Meu querido e amado pai, quantas vezes ao falar em público, citando o exemplo forte de um homem que admiro, que venero, e que me acompanha, passo a passo, na minha vida, vem alguém fascinado curiosamente perguntar:
- Quem é esse homem maravilhoso? Diga por favor!
E eu então, todo orgulhoso, estufando o peito não me canso de falar.
Ele é o homem em que me espelho, é o meu eterno guru, que soube me educar, e que tem uma vida exemplar, impecável, para eu seguir.
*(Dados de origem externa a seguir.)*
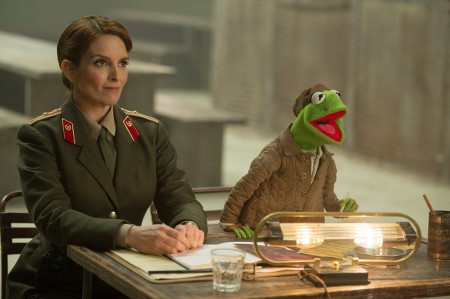 Prison Warden Nadya and prisoner Kermit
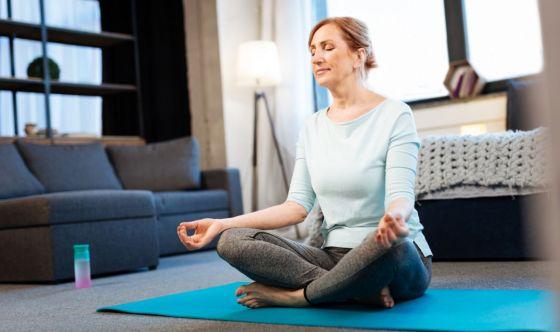Come ridurre l'ansia da quarantena con lo yoga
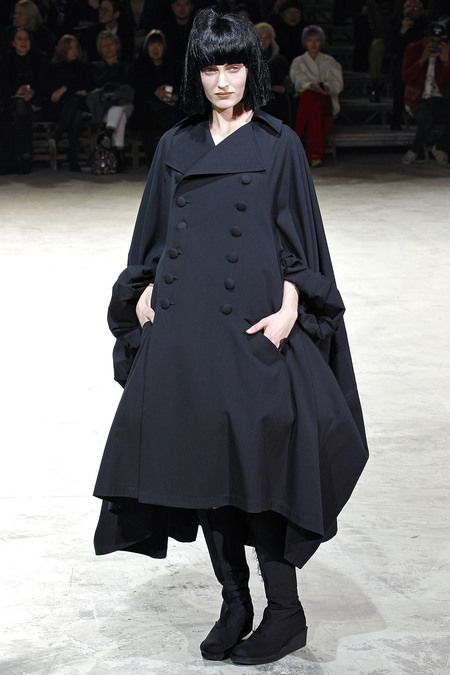 Yohji Yamamoto Fall 2013. 1980-1995 Costume for Women: this silhouette is similar to Lacroix's 'Le Pouf' dresses.
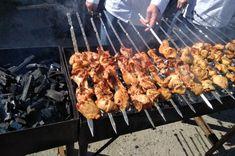 """Carne moale pentru frigărui gata în doar 30 de minute """"Un adevărat Paradis al carnivorilor"""" - Bucatarul Seekh Kebab Recipes, Tandoori Chicken, Kiwi, Bbq, Meat, Ethnic Recipes, Paradis, Food, Barbecue"""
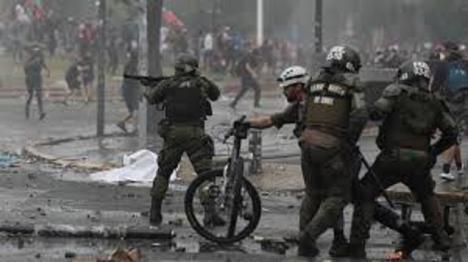 SANTIAGO DE CHILE: enfrentamientos entre policía y manifestantes
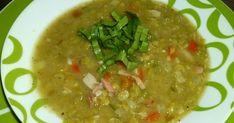 En Venezuela acostumbramos a comer éstas arvejas como una sopa crema, es decir la sopa procesada. En ésta ocasión la preparé dejándolas e...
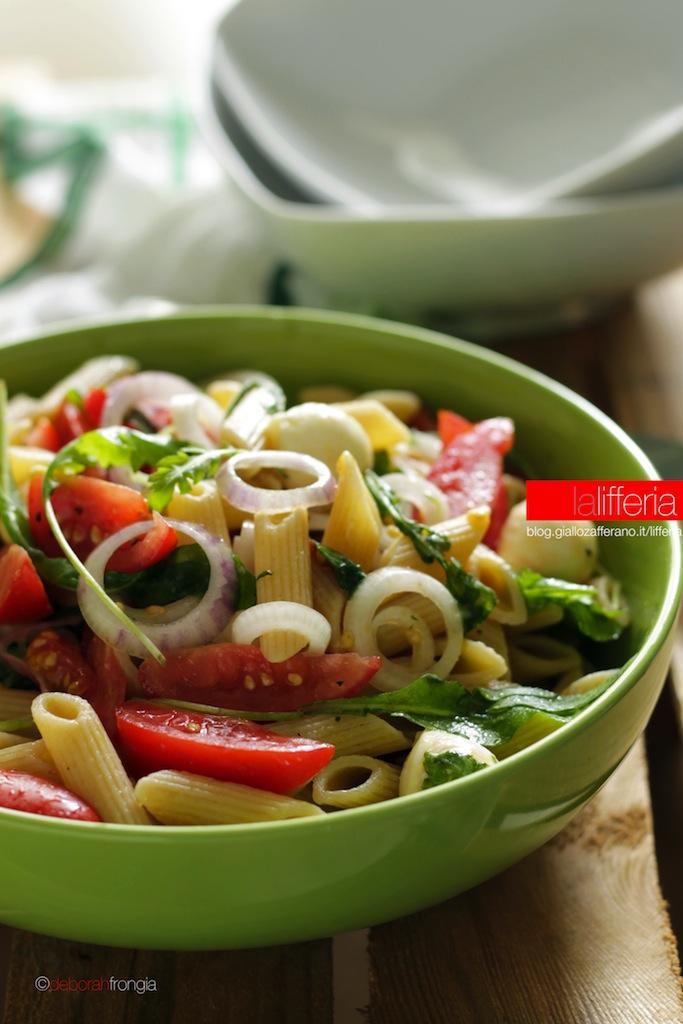 Insalata di pasta con pomodori, rucola e mozzarella - Ricetta veloce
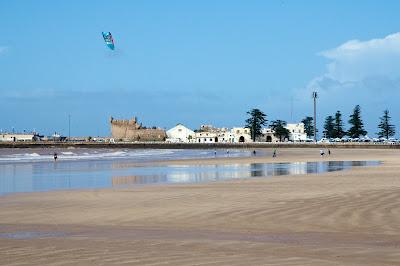 Побережье Атлантического океана в Эс-Сувейре, Марокко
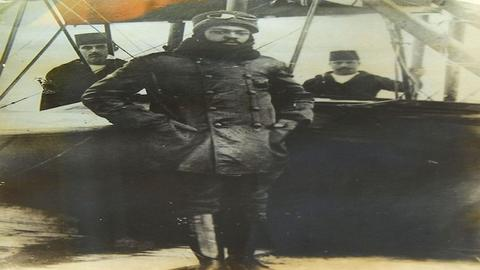 Was the world's first black pilot from the US or Ottoman-Turkey?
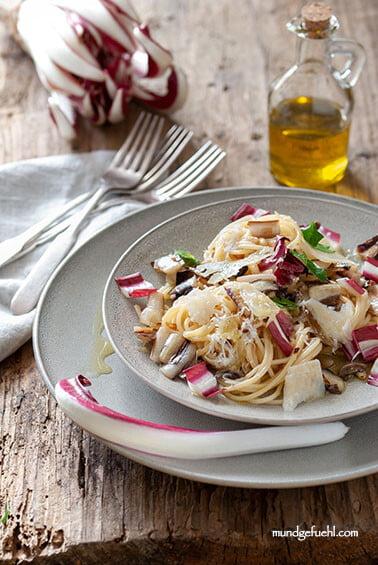 Spaghetti mit gebratenem Radicchio und Pinienkernen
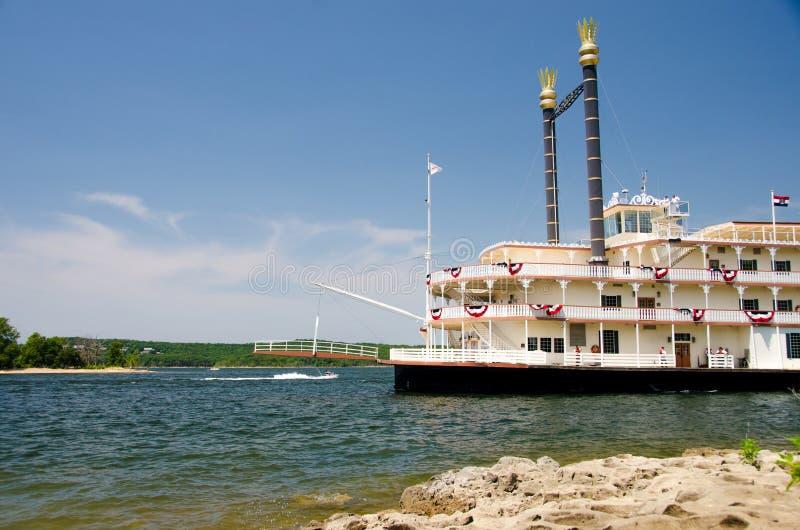 Fluss Showboat in Branson stockfotos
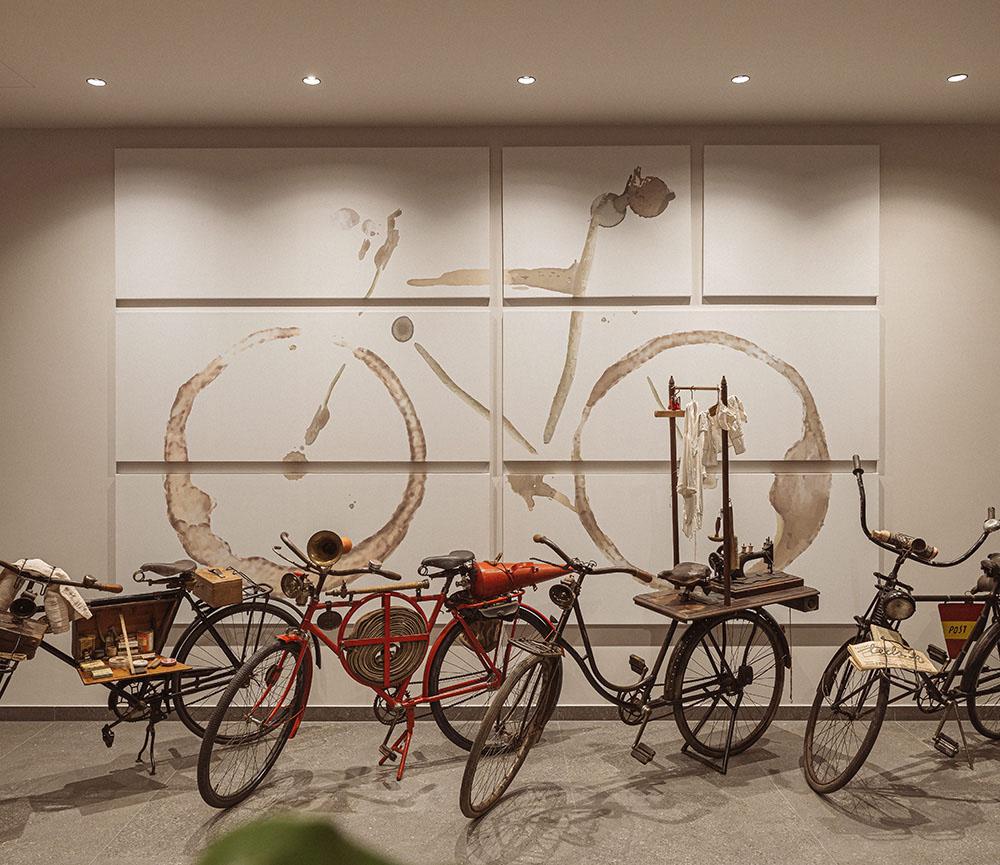 Hotel Grof, razstava koles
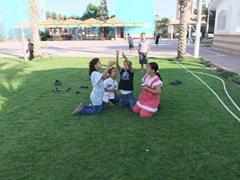 Brüder und Schwestern spielen im SOS-Kinderdorf Rafah (Foto:SOS-Archivl).
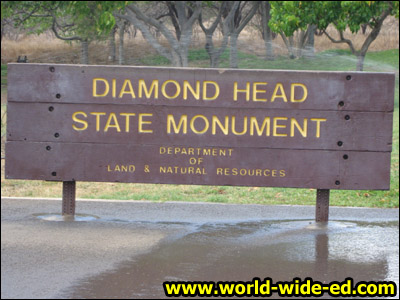 Diamond Head State Monument Sign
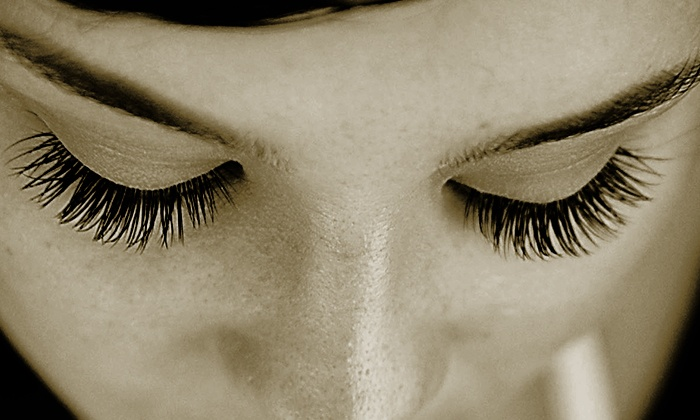 The Lash Lounge - The Lash Lounge: $99 for a Full Set of Eyelash Extensions at The Lash Lounge ($205 Value)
É o homem que soube mostrar o que é o amor e o carinho por uma mulher, respeitando e amando gentilmente minha doce mãezinha.
É o homem que me ensinou, com sua paciência e exemplo, como educar um filho; Nunca nos confundia com suas determinações, pois seu sim era sim e seu não era não.
Aprendi com ele a ser um pai presente. Quantas vezes vi meu pai quase esmagado pela multidão, de pescoço esticado só para me ver marchando em desfiles comemorativos pela escola. Naquele momento eu queria parar o desfile, e gritar para todo mundo ouvir, apontando para aquele gigante, de bigode preto, bem alinhado, esticando-se todo para me ver:
- Aquele ali é meu pai! Aquele é meu pai!
Sufocava meu grito, enxugava minhas lágrimas e todo garboso, marchava firme, batendo mais forte ainda meu pé ao som dos tambores, sabendo que meu pai me seguia com o olhar.
Aprendi, pelo seu exemplo, o ato nobre da caridade.
Quantas vezes o acompanhei nas caminhadas longas de domingo, após a missa, para visitar famílias e pessoas necessitadas. Sou testemunho, me comovendo com a alegria das pessoas quando ele chegava. Pacientemente ele ouvia cada um, anotava e aconselhava confortando suas penúrias. Distribuía o que era necessário, orientava a regularização de documentos e encaminhava os doentes ao médico.
É o homem que pelo seu modelo de vida me ensinou a respeitar os mais velhos, os animais e a natureza. Foi ele que me ensinou a magia da leitura.
Orgulhosamente sou professor de tanto ouvi-lo dizer para nós:
- O professor tem nessa terra uma missão divina! Temos que ouvir, respeitar e seguir seus conselhos se pretendemos ser alguma coisa na vida.
Foi ele que nos ensinou que o presente de Natal não é o Papai Noel que nos trás. Pela magia da primeira estrela que surge no céu, o presente aparece ao lado do presépio, enquanto contritos, ajoelhados, rezávamos o Pai Nosso no pedido de misericórdia pelos inocentes pecados cometido.
Nada o deixa triste! É temente a Deus e de uma fé inabalável. Quando moleque nunca o vi chorar, mas um dia estas lágrimas apareceram e apareceram em profusão. Sua irmã Judith desenganada pelos médicos entregava, pouco a pouco, sua alma a Deus e então esse grandioso homem despencou em lágrimas, o vi chorar pela primeira vez copiosamente. Estas lágrimas abriram caminho para outras tantas. Quando minha mãezinha faleceu eu vi, contristado, muitas lágrimas lavarem o seu rosto envelhecido ao lembrar com saudade da sua companheira de tanto tempo, de tantas lutas, de tantas realizações.
As pessoas se encantam ao me ouvir contar isso com tanta emoção, e muitas vezes comentam:
- Você é abençoado por ter um pai assim! Quem me dera ter um pai igual a esse fabuloso homem!
Ah! Meu lindo pai, meu querido índio velho, tenho tantas lembranças suas de quando era menino que se narradas todas daria um enorme livro.
Algumas são fortes e que me parece aconteceram ontem. Por exemplo, aos domingos no programa da rádio Nacional “Quando os ponteiros se encontram” lá estava você todo, atento de ouvidos pregado no rádio, para ouvir o rei da voz Francisco Alves. Tomei gosto pela música e admirava o cantor das multidões. Vi sua fisionomia contristada em setembro de 52 quando o cantor morreu em acidente. Fiquei triste também.
Meu querido e amoroso pai, só tenho boas lembranças suas.
Hoje, me achego através desta carta para respeitosamente beijar sua mão e pedir uma benção muito especial, para este filho que o ama, que o venera e o admira muito.
Parabéns pelos seus bons, graciosos e lindos noventa e nove anos.